======== EXTRACT TO READ ========
Global or slope instability is unfortunately widespread in geotechnical engineering and can occur in soil of any classification. Methods for assessing slope stability commonly assume circular failure surfaces, which are often fairly accurate compared to observed failure surfaces. Global instability failures often come to completion rapidly, and those at the dam noted the final breach was remarkably swift and loud. One bystander recalled that the air displaced by the onrushing waters of Lake Conemaugh toppled mature trees and sent rip-rap boulders flying. Other observers, including Col. Unger and John Parke, commented that the final breach had appeared more like a pushing away of the center of the dam than like a decisive breaking of it. These accounts suggest that global instability was involved to some extent in the final failure of the dam. Several experienced dam engineers have given credence to this hypothesis (Kaktins et al. 2013, McCullough 1968).

Illustration of Method of Slices
Figure 25: Diagram of the method of slices, a common technique for global stability analysis.
Source: Geoengineer (2021).

 

Diagram illustrating common characteristics of global instability failures
Figure 26: Common characteristics of global instability failures.
Source: Braun Intertech (2016).

Static liquefaction occurs when excess pore water pressure builds up in loose, granular soil, which reduces its shear strength. Such a build-up may happen when loads are imposed on the soil without allowing adequate time for drainage or when internal seepage, such as piping, changes the water content of the soil. Eventually, a triggering event occurs, causing a shear failure in the soil. Such events may involve a rapid rise in adjacent water levels (potentially also causing overtopping) or a loss of confining stresses in the soil due to lateral strain. While undrained clays cannot undergo static liquefaction, they may exacerbate it by amplifying lateral strains in overlying granular soils during triggering events. Static liquefaction is a common cause of dam failures, especially among those impounding mine tailings, or waste products. Many dam failures due to static liquefaction have also involved global instability (ASDSO 2022 C, Kaktins et al. 2013, KCB 2018, Rodriguez Pacheco 2018).

Diagram illustrating common characteristics of global instability failures
Figure 27: Common design for dams for mine tailings. Such structures have often failed due to static liquefaction.
Source: Warburton et al. (2020).

 

Photograph depicting the aftermath of the failure of Brumadinho Dam. An arrow indicates the breach.
Figure 28: Aftermath of the breach of the Brumadinho tailings dam in Brazil in 2019. The failure killed at least 240 people.
Source: Warburton et al. (2020).

 

The mechanisms of overtopping, global instability, and static liquefaction are, fundamentally, constructs generated by geotechnical engineers. Such mechanisms quantify and simplify the complex process of designing structures such as dams against certain general types of geotechnical failure. However, actual failures are usually more complex than any single mechanism. Nevertheless, the mechanisms remain valuable tools for geotechnical engineers to use together with experiential judgment in generating a fairly accurate hypothesis, if not an exact explanation, for how a failure unfolded. The complete nature of the failure of the South Fork Dam may therefore be hypothesized. Available evidence suggests that, after Lake Conemaugh had initially breached the dam via overtopping, a combination of global instability, static liquefaction, or both mechanisms caused the final, massive breach seen by eyewitnesses.
========
> **TASK SET**:
1. List every figure number given in the dam-failure text.
2. In the records, starting at the line that contains "Is tan and white" and ending with the last line, substitute "tail of the dog" for "dog's tail" and write those lines out again with nothing else changed.
The text about the dam failure and the records that follow it come from unrelated sources.
======== DATA SUPPLIED ========
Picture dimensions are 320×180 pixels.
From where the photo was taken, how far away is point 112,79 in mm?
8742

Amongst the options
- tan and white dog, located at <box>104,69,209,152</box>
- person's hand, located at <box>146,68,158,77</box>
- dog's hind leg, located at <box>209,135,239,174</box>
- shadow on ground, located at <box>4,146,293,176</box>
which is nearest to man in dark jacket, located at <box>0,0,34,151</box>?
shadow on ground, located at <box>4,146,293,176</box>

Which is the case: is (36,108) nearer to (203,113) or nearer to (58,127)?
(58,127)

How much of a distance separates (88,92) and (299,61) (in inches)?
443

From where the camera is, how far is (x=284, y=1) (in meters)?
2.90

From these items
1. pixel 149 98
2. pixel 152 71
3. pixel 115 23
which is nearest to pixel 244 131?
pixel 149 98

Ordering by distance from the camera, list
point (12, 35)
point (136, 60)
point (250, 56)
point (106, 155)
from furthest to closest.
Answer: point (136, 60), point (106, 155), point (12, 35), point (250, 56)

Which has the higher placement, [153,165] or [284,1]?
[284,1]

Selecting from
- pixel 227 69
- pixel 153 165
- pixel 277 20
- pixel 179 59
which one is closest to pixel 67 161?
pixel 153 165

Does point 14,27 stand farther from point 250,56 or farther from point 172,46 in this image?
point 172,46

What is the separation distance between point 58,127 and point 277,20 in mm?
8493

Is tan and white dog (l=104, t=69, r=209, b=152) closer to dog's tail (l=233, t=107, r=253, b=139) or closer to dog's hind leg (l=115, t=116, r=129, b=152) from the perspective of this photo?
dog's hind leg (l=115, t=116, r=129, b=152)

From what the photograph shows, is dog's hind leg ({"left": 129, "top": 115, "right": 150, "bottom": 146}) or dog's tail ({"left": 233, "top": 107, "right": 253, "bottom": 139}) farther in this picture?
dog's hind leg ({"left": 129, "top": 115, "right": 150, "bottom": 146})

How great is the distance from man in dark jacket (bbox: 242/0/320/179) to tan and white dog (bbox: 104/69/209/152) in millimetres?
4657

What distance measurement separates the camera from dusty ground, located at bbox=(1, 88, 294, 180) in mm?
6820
========
> **ANSWERS TO THE PROBLEMS**:
1. Figure 25, Figure 26, Figure 27, Figure 28

2.
Is tan and white dog (l=104, t=69, r=209, b=152) closer to tail of the dog (l=233, t=107, r=253, b=139) or closer to dog's hind leg (l=115, t=116, r=129, b=152) from the perspective of this photo?
dog's hind leg (l=115, t=116, r=129, b=152)

From what the photograph shows, is dog's hind leg ({"left": 129, "top": 115, "right": 150, "bottom": 146}) or tail of the dog ({"left": 233, "top": 107, "right": 253, "bottom": 139}) farther in this picture?
dog's hind leg ({"left": 129, "top": 115, "right": 150, "bottom": 146})

How great is the distance from man in dark jacket (bbox: 242/0/320/179) to tan and white dog (bbox: 104/69/209/152) in millimetres?
4657

What distance measurement separates the camera from dusty ground, located at bbox=(1, 88, 294, 180) in mm?
6820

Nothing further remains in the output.